Langsung ke konten utama

Kejamnya Negeri ini: Parau Suara Rakyat Teriaki BBM dibalas Tepuk Tangan "Selamat Ulang Tahun"


SEMOGA belum telat untuk membicarakan ini. Saya berpikir cukup panjang sebelum menuliskannya. Maaf jika terlalu cerewet dan terkesan sok tahu, tapi diam saja di tengah gemuruh masyarakat yang menyesalkan keputusan pemerintah, rasa-rasanya saya tidak cukup tega untuk itu. Tentu, tulisan ini tidak akan berdampak signifikan pada perubahan, tapi memilih untuk bungkam bukan pilihan yang baik. Setidaknya, tulisan ini bukti bahwa saya berdiri bersama rakyat Indonesia.

Keputusan pemerintah yang menaikkan harga bahan bakar minyak bersubsidi menyebabkan kegaduhan di negeri ini. Kita melihat aksi massa dari mahasiswa, buruh, ojek online, dan beragam elemen masyarakat lainnya berdatangan silih berganti.
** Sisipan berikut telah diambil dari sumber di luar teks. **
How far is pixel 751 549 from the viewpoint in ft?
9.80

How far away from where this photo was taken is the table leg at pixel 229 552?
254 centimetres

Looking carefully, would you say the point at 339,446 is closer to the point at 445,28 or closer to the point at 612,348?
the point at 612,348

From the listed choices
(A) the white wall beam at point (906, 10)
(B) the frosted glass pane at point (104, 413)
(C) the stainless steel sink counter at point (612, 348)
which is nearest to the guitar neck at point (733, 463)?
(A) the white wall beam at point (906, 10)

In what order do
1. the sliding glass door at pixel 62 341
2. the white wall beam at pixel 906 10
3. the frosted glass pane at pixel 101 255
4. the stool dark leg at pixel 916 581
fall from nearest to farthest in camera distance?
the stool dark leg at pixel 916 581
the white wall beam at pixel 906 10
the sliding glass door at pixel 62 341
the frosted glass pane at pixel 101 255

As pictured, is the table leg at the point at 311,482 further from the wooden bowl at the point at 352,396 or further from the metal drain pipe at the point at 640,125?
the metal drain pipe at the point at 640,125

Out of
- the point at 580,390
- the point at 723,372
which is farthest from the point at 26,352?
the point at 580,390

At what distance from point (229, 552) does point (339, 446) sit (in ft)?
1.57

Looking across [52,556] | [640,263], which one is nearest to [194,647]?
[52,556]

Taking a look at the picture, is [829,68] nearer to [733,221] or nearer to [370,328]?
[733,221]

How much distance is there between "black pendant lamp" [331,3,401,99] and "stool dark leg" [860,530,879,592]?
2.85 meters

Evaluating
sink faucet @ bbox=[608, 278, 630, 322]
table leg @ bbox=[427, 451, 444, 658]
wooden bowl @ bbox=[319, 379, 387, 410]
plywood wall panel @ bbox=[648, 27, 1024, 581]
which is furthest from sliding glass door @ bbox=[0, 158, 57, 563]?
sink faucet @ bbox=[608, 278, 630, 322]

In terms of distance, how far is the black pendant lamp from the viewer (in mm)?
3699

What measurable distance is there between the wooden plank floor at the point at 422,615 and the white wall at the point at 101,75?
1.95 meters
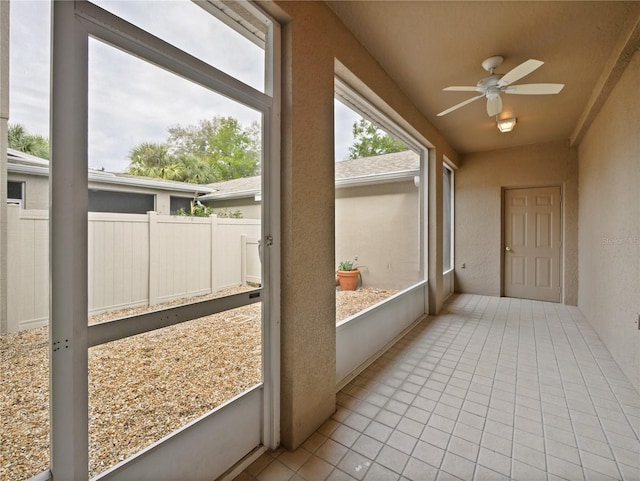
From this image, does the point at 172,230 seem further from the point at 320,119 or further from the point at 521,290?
the point at 521,290

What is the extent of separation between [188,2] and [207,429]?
204 cm

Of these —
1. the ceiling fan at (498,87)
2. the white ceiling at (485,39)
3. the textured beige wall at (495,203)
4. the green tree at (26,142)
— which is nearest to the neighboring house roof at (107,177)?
the green tree at (26,142)

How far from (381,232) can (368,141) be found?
3.46 feet

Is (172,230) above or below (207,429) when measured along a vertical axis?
above

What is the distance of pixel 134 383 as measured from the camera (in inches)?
47.6

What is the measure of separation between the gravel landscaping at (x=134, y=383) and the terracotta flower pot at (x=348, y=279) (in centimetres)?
115

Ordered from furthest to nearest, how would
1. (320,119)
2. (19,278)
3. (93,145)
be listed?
(320,119), (93,145), (19,278)

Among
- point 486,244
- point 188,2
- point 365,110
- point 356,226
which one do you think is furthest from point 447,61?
point 486,244

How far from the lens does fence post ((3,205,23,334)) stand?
3.05 feet

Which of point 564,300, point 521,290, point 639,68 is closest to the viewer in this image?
point 639,68

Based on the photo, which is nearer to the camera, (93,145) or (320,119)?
(93,145)

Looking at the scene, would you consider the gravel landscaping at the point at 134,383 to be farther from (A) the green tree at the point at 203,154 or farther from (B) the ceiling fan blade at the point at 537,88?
(B) the ceiling fan blade at the point at 537,88

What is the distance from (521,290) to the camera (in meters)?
5.33

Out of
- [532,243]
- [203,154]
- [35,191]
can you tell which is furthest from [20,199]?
[532,243]
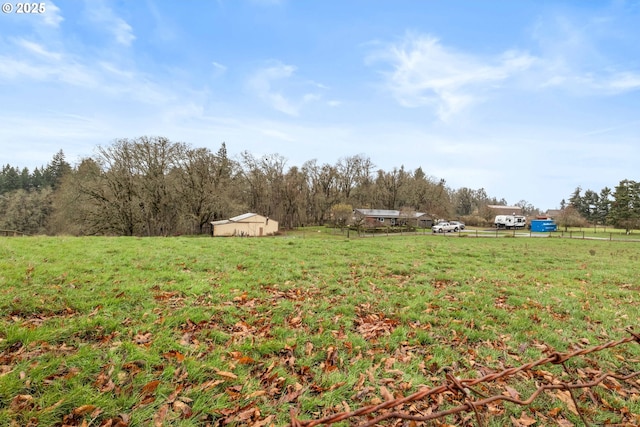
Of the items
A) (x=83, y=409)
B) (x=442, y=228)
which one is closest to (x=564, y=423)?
(x=83, y=409)

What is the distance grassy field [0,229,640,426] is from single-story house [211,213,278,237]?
24728 mm

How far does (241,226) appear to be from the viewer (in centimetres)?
3359

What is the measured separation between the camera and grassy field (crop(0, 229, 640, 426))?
2.71 m

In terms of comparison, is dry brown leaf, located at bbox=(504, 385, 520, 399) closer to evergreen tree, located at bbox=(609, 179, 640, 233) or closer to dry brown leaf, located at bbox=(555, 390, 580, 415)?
dry brown leaf, located at bbox=(555, 390, 580, 415)

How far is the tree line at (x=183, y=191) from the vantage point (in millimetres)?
30484

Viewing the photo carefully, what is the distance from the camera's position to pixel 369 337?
13.8 ft

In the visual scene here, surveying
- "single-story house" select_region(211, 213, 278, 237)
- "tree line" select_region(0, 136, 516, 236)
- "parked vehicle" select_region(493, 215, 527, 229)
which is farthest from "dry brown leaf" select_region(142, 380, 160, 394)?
"parked vehicle" select_region(493, 215, 527, 229)

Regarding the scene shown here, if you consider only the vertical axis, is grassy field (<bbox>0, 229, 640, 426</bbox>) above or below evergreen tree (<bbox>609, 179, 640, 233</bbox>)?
below

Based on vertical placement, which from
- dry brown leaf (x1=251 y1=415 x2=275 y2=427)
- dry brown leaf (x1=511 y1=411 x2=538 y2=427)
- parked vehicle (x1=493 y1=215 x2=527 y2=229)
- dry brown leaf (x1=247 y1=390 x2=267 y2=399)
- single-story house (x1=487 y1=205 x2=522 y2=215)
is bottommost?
dry brown leaf (x1=511 y1=411 x2=538 y2=427)

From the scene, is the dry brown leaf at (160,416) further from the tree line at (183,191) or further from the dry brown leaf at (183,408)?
the tree line at (183,191)

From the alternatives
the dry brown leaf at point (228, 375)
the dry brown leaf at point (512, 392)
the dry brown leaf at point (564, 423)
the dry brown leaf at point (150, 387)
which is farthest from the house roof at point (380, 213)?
the dry brown leaf at point (150, 387)

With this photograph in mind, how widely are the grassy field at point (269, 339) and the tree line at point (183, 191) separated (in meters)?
27.0

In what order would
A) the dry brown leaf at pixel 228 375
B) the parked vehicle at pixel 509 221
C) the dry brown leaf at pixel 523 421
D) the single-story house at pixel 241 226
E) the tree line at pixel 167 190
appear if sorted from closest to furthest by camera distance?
the dry brown leaf at pixel 523 421 < the dry brown leaf at pixel 228 375 < the tree line at pixel 167 190 < the single-story house at pixel 241 226 < the parked vehicle at pixel 509 221

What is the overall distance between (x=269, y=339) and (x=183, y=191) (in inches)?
1380
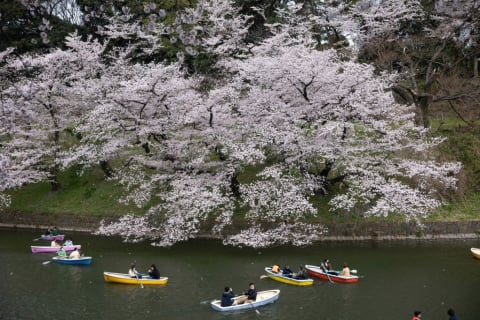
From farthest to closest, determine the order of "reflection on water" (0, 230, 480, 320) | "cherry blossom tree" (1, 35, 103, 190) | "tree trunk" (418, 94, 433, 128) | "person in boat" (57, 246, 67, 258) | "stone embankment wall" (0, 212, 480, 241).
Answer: "cherry blossom tree" (1, 35, 103, 190)
"tree trunk" (418, 94, 433, 128)
"stone embankment wall" (0, 212, 480, 241)
"person in boat" (57, 246, 67, 258)
"reflection on water" (0, 230, 480, 320)

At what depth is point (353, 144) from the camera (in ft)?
81.6

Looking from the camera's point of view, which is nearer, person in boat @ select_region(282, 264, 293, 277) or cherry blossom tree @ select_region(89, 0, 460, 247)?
person in boat @ select_region(282, 264, 293, 277)

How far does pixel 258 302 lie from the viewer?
1598 cm

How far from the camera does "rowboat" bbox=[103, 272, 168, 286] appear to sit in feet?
60.1

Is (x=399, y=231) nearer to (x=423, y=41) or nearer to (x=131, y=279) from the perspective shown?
(x=131, y=279)

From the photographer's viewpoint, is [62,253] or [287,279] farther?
[62,253]

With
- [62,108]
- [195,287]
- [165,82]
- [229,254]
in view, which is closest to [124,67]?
[62,108]

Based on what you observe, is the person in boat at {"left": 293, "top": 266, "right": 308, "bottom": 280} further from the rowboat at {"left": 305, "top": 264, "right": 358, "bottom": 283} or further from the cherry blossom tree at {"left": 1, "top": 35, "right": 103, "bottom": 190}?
the cherry blossom tree at {"left": 1, "top": 35, "right": 103, "bottom": 190}

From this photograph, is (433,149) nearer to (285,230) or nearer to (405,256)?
(405,256)

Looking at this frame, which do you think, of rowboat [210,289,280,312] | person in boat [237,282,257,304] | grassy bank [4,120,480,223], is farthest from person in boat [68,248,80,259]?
person in boat [237,282,257,304]

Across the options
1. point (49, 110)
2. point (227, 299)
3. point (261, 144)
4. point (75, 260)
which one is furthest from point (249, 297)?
point (49, 110)

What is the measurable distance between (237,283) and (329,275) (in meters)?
3.72

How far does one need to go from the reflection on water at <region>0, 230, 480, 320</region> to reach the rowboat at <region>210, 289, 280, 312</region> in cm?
19

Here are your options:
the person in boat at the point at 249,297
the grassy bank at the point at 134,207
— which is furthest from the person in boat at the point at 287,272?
the grassy bank at the point at 134,207
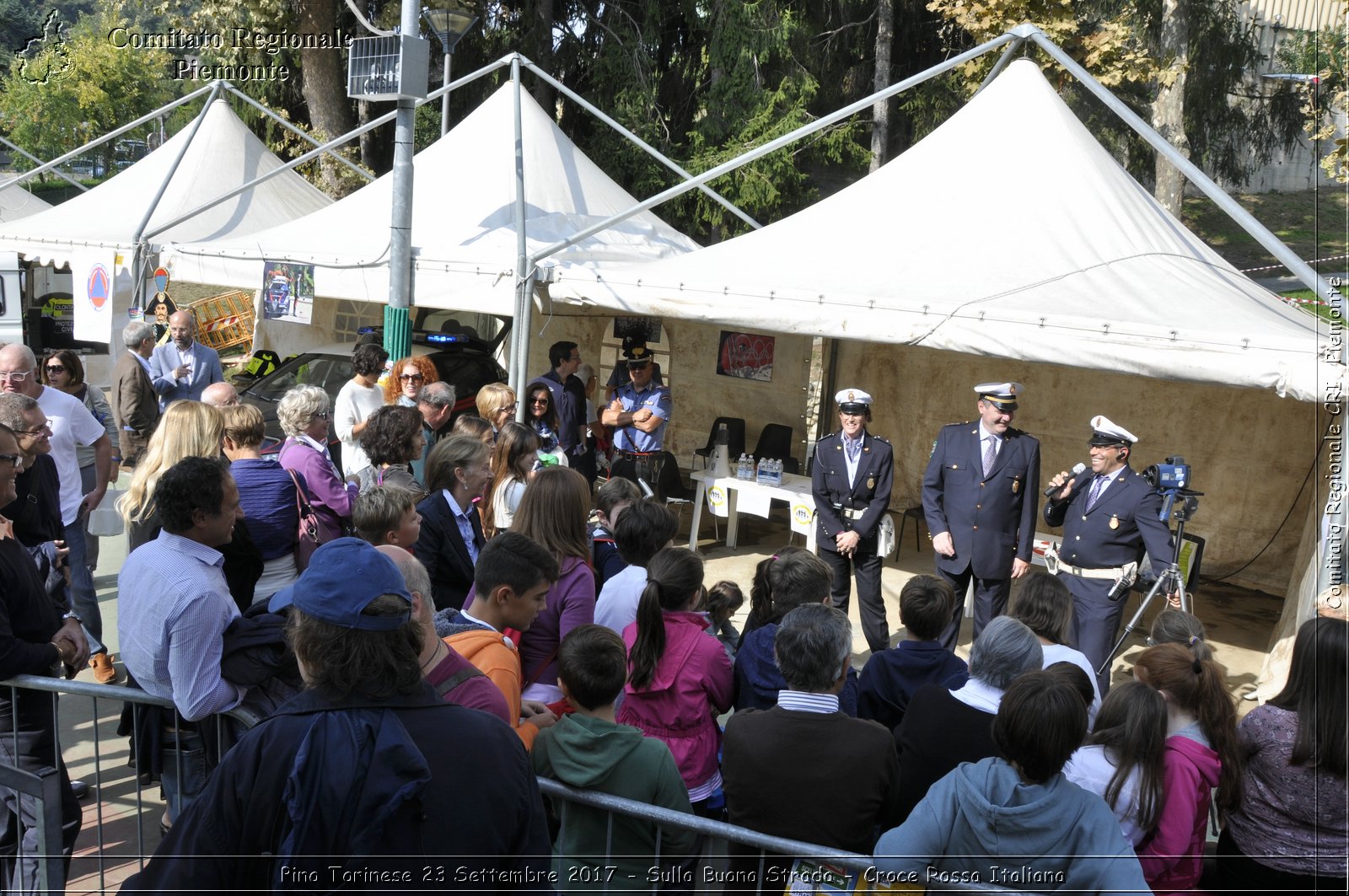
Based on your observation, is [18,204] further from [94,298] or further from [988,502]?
[988,502]

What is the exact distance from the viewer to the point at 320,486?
178 inches

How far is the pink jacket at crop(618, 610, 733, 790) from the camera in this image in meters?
3.29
Tidak hanya di ibu kota, demo demi demo melebar hingga pelosok tanah air. Sedih? Tentu. Marah? Jelas. Tapi kita bisa apa selain berteriak? Alih-alih merespon, wakil rakyat kita sibuk bersorak sorai merayakan ulang tahun di gedung yang kita bayar, di kursi yang rakyat ini berikan. Lalu, wakil rakyat mana yang bisa kita percaya?

Dengan dalih memberatkan APBN, anggaran subsidi harus dipangkas. Tetapi untuk membangun ibu kota baru, dana siap sedia dicairkan. Maka jangan heran jika lahir spekulasi di tengah masyarakat, bahwa anggaran subsidi dialokasikan untuk IKN.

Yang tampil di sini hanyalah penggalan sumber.